* УСЛОВИЕ ЗАДАЧИ
Перепиши фрагмент текста о морфеме «изм» от «[Макаров:] Из двух» до «истов. Неистов я.», заменив «сочинитель» на «писатель».

* ФРАГМЕНТ СТРАНИЦЫ
Но в любом значении лексема изм отмечена принципиальной неполнотой, она всегда предполагает целый ряд однотипных феноменов. Трудно привести более избитый пример субстантивированного использования морфемы, чем этот изм, и невозможно себе представить оригинальное употребление данного сегмента. Однако философ и писатель А.А. Зиновьев это делает в романе "Зияющие высоты". Его книгу можно назвать советским вариантом "Истории одного города", она написана в такой же гротесковой стилистике. Жители города, олицетворяющего собой в миниатюре всю страну, исповедуют идеологию, саркастически именуемую "измом" (кстати, не следует думать, что имеется в виду марксизм-ленинизм: Зиновьев сам марксист и один из лучших знатоков этого учения). "Изм" - это пседвомарксизм, т.е. так называемый "научный коммунизм", - учение Маркса, вульгаризированное бездарными эпигонами. Зиновьев смеется над его выхолощенностью, беспредметностью, но, кроме того, необычно применяет субстантивную морфему "изм" как название не одной из идеологий, а единственной идеологии, отрицающей все остальные.

Аналогичную морфему ("ист") весьма удачно обыгрывает А.М. Горький в "Жизни Клима Самгина":

[Макаров:] Из двух Успенских - Глеба я читал, а что был еще Николай впервые слышу. Глеб - сочинитель истерический. Впрочем, я плохо понимаю беллетристов, романистов и вообще - истов. Неистов я.

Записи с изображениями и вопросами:
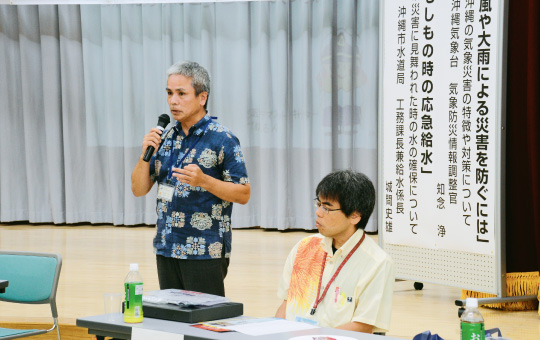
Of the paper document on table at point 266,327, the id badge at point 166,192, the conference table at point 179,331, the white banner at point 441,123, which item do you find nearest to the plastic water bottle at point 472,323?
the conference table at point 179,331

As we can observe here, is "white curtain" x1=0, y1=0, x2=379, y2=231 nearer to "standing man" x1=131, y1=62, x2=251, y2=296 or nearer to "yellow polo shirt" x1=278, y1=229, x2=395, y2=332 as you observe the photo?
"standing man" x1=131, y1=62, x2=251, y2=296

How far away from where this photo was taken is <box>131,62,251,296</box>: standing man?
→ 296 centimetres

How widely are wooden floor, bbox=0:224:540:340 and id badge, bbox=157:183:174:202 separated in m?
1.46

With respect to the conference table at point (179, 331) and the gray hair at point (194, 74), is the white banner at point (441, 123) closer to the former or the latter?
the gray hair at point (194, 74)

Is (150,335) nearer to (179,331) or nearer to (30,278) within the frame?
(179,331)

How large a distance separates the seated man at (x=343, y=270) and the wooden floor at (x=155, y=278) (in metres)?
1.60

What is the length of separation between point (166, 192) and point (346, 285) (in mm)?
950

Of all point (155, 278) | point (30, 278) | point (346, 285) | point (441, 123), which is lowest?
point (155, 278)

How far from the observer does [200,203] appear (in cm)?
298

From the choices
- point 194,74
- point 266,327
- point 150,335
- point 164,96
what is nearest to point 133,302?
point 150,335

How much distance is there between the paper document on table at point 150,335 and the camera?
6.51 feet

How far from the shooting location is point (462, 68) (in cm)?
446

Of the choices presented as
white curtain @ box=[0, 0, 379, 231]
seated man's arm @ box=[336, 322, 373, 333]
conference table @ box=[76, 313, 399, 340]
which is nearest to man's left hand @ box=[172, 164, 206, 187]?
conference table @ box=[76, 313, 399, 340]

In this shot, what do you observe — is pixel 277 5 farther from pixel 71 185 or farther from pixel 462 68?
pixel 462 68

* ОТВЕТ
[Макаров:] Из двух Успенских - Глеба я читал, а что был еще Николай впервые слышу. Глеб - писатель истерический. Впрочем, я плохо понимаю беллетристов, романистов и вообще - истов. Неистов я.